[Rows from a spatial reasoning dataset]
--
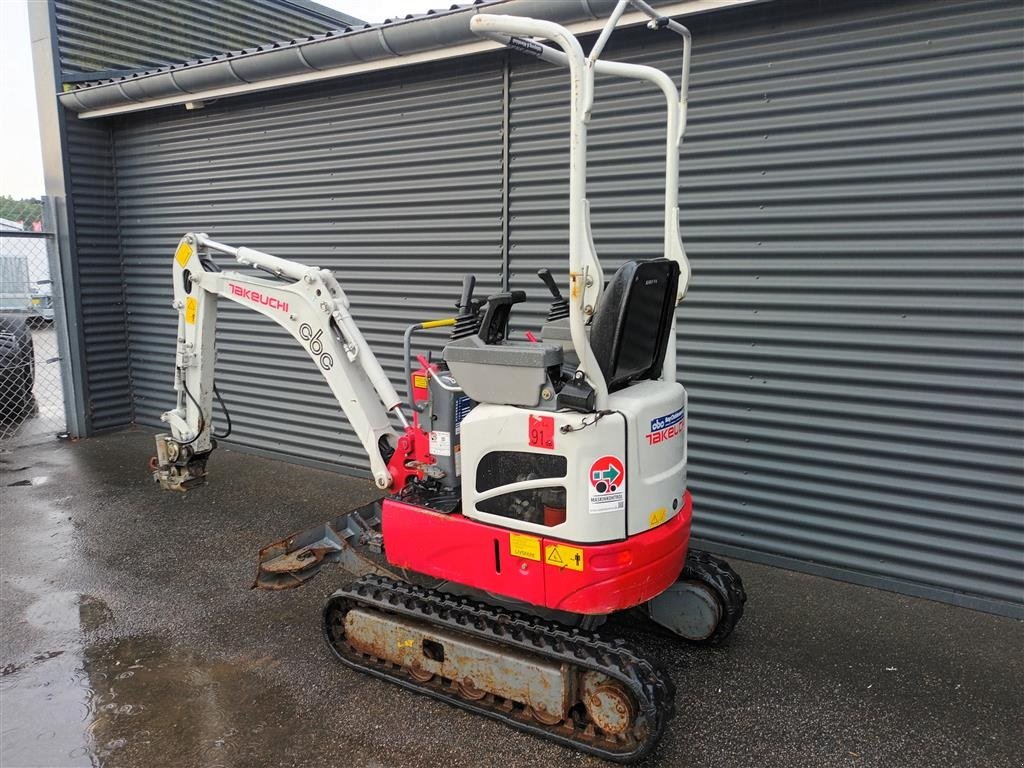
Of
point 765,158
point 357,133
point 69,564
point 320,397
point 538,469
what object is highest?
point 357,133

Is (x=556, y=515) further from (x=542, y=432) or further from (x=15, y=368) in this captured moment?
(x=15, y=368)

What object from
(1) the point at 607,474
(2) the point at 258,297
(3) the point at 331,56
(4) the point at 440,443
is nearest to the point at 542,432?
(1) the point at 607,474

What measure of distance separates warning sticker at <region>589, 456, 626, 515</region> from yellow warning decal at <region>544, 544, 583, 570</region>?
0.20 m

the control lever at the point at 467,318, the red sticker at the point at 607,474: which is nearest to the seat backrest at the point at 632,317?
the red sticker at the point at 607,474

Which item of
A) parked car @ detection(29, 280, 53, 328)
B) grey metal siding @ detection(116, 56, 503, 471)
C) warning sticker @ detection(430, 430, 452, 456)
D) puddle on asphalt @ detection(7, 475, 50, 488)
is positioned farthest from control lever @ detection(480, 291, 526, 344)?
parked car @ detection(29, 280, 53, 328)

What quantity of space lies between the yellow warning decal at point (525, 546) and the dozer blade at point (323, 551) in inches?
38.6

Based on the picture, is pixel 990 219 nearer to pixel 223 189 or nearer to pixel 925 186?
pixel 925 186

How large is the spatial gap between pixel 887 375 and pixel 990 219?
1024mm

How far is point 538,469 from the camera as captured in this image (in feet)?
10.6

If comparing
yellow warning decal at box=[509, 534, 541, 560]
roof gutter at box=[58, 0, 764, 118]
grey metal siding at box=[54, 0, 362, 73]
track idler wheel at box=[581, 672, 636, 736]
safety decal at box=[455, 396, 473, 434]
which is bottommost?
track idler wheel at box=[581, 672, 636, 736]

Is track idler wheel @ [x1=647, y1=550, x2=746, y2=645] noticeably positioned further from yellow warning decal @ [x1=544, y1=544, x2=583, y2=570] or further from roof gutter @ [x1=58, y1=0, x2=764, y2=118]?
roof gutter @ [x1=58, y1=0, x2=764, y2=118]

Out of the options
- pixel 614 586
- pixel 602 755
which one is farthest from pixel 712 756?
pixel 614 586

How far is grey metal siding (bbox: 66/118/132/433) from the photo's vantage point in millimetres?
8172

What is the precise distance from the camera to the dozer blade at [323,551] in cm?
402
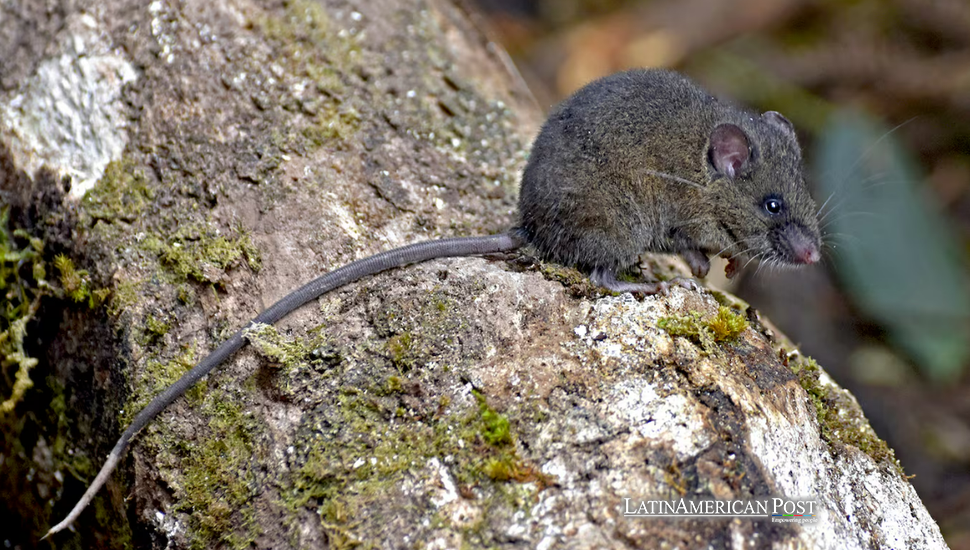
--
> [WHAT YOU ARE ASKED TO DO]:
Pull out every line of the entries above that contains the word "further", matching case exactly, and copy each one in full.

> [REPLY]:
Is (x=556, y=515) further from (x=542, y=432) or further from (x=15, y=368) in this captured moment?
Is track idler wheel @ [x1=647, y1=550, x2=746, y2=645] noticeably positioned further from yellow warning decal @ [x1=544, y1=544, x2=583, y2=570] or further from roof gutter @ [x1=58, y1=0, x2=764, y2=118]?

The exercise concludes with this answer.